February CPI Comes in Tame at 2.4%, But the Calm May Be Short-Lived

Economy
0 min read

The Bureau of Labor Statistics reported this morning that the Consumer Price Index rose 0.3% on a seasonally adjusted basis in February, following a 0.2% gain in January, putting the 12-month inflation rate at 2.4% — unchanged from the prior month and matching Wall Street’s consensus forecast.

Core CPI, which strips out volatile food and energy prices, posted a 0.2% monthly gain and a 2.5% annual rate — both figures in line with forecasts. On the surface, this is a clean report. But the backdrop is anything but.

By the Numbers

Shelter was the largest driver of the monthly increase, rising 0.2%. Food climbed 0.4% for the month and 3.1% over the past year, while energy rose 0.6%. Rent posted its smallest monthly gain since January 2021, rising just 0.1% — a meaningful data point for commercial real estate and housing-related stocks. On the services side, medical care, airline fares, and apparel were among categories posting increases, while used cars and trucks, motor vehicle insurance, and communication costs declined.

Ground beef prices have risen roughly 15% year-over-year, driven by the U.S. cattle supply sitting at multi-decade lows. Coffee prices are up approximately 18% over the same period, largely due to adverse weather conditions among major producers in Vietnam and Brazil. On the other side of the ledger, egg prices fell 3.8% for the month, bringing the annual decline to 42.1%.

The Iran Variable

The February data carries an asterisk: it captures the period before the Iran war broke out in late February, since which oil prices have surged sharply. Average gasoline prices hit $3.50 per gallon as of Monday — their highest level since 2024 — up roughly 19% from $2.94 just two weeks prior.

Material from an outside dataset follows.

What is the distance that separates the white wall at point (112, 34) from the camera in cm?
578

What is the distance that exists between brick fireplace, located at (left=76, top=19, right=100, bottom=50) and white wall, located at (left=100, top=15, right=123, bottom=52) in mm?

The downstream risks are significant. A prolonged conflict that inflicts even minor damage to energy infrastructure could push U.S. oil prices to approximately $100 per barrel for the remainder of the year, lifting CPI inflation to an estimated 3.5% by year-end. Gasoline prices in that scenario could approach $5 per gallon in Q2. Analysts also flag that higher diesel costs filter directly into food prices through transportation, and elevated jet fuel will squeeze airline margins heading into peak travel season.

Fed Implications

From the Fed’s perspective, this report likely keeps the central bank on hold as it monitors how prior rate cuts and the current geopolitical tensions shape the economic outlook. Traders are now assigning a near-100% probability that the Fed holds at its March 18 meeting, with the next potential cut not expected until July or September at the earliest.

Moody’s chief economist Mark Zandi noted that he sees no sign inflation is decelerating, calling it “uncomfortably and persistently high” for necessities including electricity, food, apparel, medical care, and housing — and that assessment predates the Middle East escalation.

For small and microcap companies, the implications are layered. Input cost pressures — particularly in food, energy, and transport — will disproportionately affect businesses with thinner margin buffers. If the Iran conflict sustains elevated energy prices into Q2 and Q3, companies in consumer discretionary, logistics, agriculture, and specialty retail will face a more challenging cost environment just as the Fed remains sidelined.

The March CPI report, which will capture the initial shock of surging oil prices, is scheduled for release on April 10.